P. C. Breagh accepted a smooth light-hued Havana from the offered case, asking with interest, due to the lurid flare of tragedy in the background of the other's lively chatter: "And the lady of the Venusberg—how did she take your reference to her past?"

The Guardsman, cigar in mouth, stopped in the act of striking a fusee-match to answer: "She took it—as a woman of Madame de Bayard's stamp might be expected to. With a sangfroid that one could only admire somewhat less than her superb skin and hair, her shape of a goddess and her marvelous eyes—almost the color of Brazilian tourmaline." He sent out a spiral of fragrant brownish-blue smoke and added: "Had I actually stood four years ago in the shoes which I have legally inherited, I'll be hanged if I'd have shot myself and left her to my rival. For the other was at Schönfeld—actually in the house, you must know!—when Cousin Max came home on leave. Hence the tragedy at three o'clock in the morning. Such a depressing hour to commit suicide. Now, had it been after supper..."

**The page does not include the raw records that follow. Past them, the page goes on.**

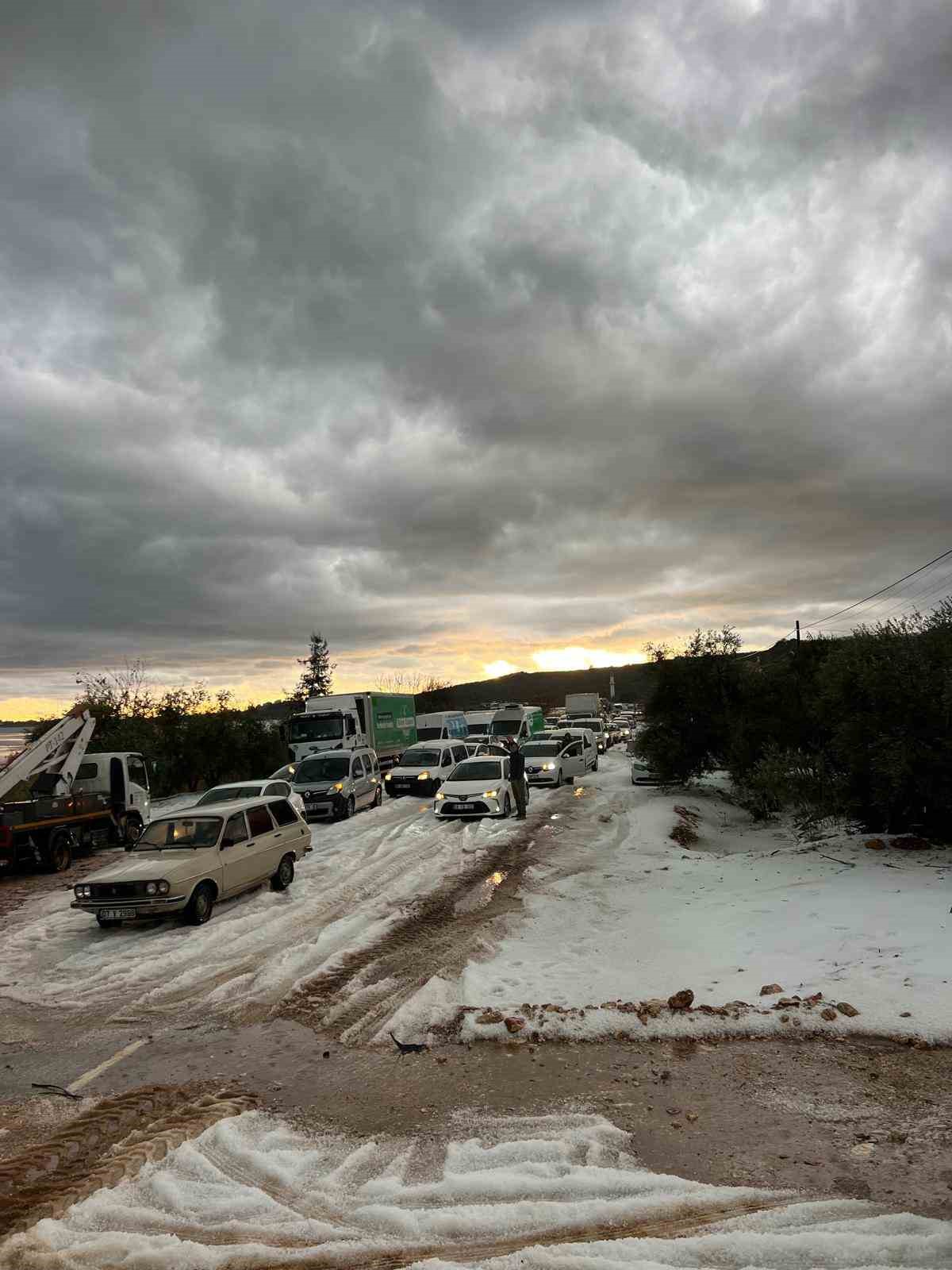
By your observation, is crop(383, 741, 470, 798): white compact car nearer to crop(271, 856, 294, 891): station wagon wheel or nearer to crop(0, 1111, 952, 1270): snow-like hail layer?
crop(271, 856, 294, 891): station wagon wheel

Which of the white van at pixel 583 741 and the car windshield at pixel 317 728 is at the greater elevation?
the car windshield at pixel 317 728

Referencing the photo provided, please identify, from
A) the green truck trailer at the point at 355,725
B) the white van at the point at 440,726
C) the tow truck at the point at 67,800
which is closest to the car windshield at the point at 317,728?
the green truck trailer at the point at 355,725

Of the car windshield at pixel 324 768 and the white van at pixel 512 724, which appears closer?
the car windshield at pixel 324 768

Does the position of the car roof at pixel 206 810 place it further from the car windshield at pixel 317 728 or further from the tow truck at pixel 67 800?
the car windshield at pixel 317 728

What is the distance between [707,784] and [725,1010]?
22.5 m

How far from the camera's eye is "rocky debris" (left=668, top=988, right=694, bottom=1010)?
720cm

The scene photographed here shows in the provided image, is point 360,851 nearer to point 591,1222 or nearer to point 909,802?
point 909,802

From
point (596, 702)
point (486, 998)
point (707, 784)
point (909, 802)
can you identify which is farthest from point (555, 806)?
point (596, 702)

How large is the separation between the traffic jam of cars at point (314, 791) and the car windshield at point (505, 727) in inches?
1.9

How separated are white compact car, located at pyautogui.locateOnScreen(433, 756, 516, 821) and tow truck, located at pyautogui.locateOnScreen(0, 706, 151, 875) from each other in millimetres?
7572

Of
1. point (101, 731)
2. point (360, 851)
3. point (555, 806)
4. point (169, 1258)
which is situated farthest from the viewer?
point (101, 731)

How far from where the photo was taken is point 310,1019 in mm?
7711

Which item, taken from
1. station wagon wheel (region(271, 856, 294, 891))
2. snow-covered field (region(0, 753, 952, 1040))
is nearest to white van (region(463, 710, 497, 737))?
snow-covered field (region(0, 753, 952, 1040))

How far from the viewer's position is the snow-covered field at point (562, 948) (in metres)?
7.35
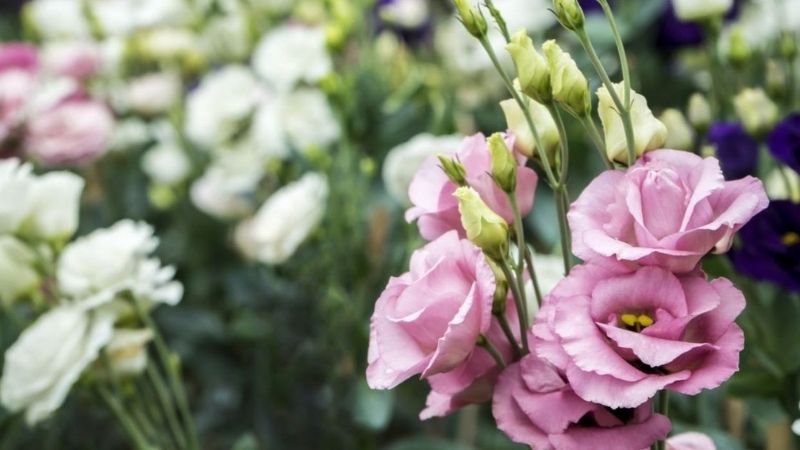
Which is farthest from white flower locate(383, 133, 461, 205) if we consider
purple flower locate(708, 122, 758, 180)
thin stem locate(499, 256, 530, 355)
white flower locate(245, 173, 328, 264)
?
thin stem locate(499, 256, 530, 355)

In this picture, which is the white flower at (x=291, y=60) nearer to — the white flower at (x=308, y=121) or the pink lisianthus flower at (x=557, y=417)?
the white flower at (x=308, y=121)

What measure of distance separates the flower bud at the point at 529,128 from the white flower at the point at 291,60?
457 millimetres

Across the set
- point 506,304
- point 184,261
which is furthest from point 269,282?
point 506,304

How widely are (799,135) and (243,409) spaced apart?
1.79 feet

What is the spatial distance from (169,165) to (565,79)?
2.13 feet

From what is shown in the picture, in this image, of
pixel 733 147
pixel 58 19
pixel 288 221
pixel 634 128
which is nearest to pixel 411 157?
pixel 288 221

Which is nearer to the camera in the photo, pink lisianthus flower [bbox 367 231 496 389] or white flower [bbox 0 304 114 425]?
pink lisianthus flower [bbox 367 231 496 389]

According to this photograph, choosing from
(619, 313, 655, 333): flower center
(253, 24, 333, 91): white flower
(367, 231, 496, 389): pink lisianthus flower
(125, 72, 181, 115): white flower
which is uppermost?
(367, 231, 496, 389): pink lisianthus flower

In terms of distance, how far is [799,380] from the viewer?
50cm

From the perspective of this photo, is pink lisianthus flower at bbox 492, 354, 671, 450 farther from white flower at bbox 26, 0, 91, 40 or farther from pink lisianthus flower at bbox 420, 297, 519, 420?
white flower at bbox 26, 0, 91, 40

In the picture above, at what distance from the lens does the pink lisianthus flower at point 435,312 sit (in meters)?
0.32

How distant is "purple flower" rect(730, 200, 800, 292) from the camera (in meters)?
0.44

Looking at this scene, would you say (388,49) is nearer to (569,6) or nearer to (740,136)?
(740,136)

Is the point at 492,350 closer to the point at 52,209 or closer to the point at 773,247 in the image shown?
the point at 773,247
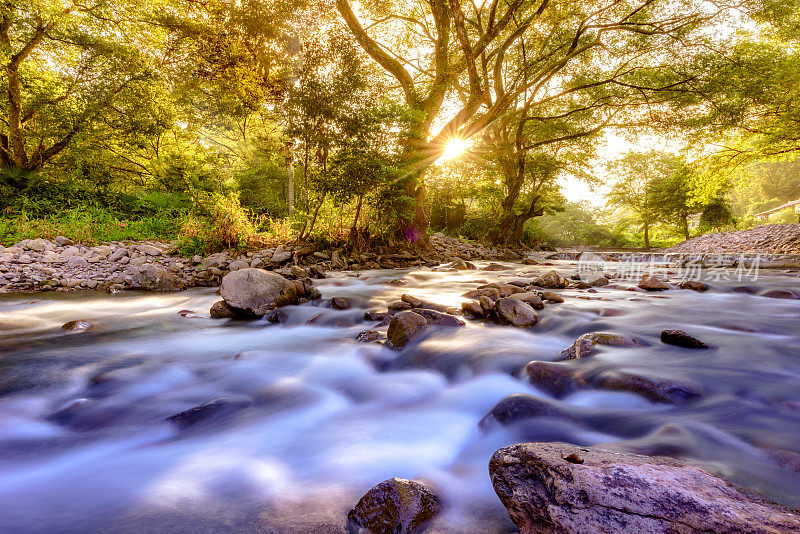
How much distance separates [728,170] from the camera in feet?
57.5

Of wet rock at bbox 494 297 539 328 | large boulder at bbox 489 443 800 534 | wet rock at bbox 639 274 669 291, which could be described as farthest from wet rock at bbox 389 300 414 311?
wet rock at bbox 639 274 669 291

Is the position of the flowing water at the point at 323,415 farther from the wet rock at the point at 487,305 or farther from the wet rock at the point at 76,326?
the wet rock at the point at 487,305

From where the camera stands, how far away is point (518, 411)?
2299 millimetres

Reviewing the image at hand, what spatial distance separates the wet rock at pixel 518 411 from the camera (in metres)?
2.26

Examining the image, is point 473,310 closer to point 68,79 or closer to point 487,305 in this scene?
point 487,305

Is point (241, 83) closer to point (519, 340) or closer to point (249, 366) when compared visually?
point (249, 366)

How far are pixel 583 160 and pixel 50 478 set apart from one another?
2120cm

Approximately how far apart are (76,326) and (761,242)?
27395 mm

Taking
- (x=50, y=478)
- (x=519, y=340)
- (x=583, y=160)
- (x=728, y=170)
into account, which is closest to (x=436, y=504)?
(x=50, y=478)

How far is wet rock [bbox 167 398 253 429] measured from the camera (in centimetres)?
Answer: 253

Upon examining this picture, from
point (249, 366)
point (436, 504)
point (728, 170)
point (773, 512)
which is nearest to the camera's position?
point (773, 512)

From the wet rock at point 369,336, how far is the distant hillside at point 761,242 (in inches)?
814

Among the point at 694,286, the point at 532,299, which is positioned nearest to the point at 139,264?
the point at 532,299

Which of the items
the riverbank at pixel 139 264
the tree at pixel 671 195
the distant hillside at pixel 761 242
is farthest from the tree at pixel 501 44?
the tree at pixel 671 195
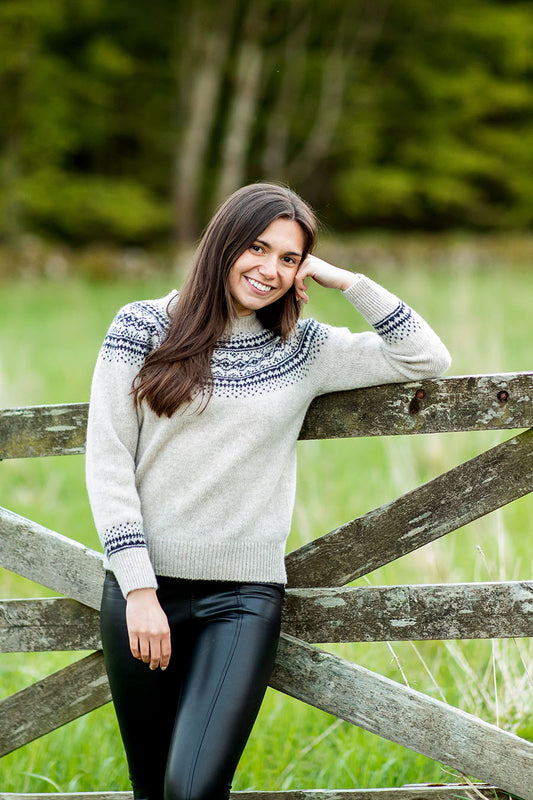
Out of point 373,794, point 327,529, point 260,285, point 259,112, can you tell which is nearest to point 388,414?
point 260,285

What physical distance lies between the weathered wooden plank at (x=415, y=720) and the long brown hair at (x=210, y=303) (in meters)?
0.73

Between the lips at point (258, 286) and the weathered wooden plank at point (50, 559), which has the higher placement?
the lips at point (258, 286)

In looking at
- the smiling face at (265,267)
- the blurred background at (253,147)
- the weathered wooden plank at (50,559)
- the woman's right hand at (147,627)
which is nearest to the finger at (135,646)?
the woman's right hand at (147,627)

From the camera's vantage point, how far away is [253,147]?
2448cm

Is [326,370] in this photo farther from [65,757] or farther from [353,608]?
[65,757]

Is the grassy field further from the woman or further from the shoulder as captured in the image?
the shoulder

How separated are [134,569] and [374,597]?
634mm

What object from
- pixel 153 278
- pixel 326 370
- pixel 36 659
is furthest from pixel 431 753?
pixel 153 278

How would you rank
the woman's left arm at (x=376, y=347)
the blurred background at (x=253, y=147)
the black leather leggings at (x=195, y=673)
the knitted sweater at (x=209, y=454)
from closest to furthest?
the black leather leggings at (x=195, y=673)
the knitted sweater at (x=209, y=454)
the woman's left arm at (x=376, y=347)
the blurred background at (x=253, y=147)

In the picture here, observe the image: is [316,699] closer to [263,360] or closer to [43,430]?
[263,360]

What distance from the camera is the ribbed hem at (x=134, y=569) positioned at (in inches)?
83.9

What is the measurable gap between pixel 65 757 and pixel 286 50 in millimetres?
20815

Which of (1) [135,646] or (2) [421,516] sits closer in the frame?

He shrugged, and sent out another spiral of cigar-smoke, and, perceiving that his whilom listener heard no longer, ceased to talk.

The while P. C. Breagh plunged into a brown-study by the chance utterance of a stranger's name, and unblushingly abandoning the effort to remain true to his gigantic type-ideal, hung fondly over the mentally evoked image of an Infanta in miniature.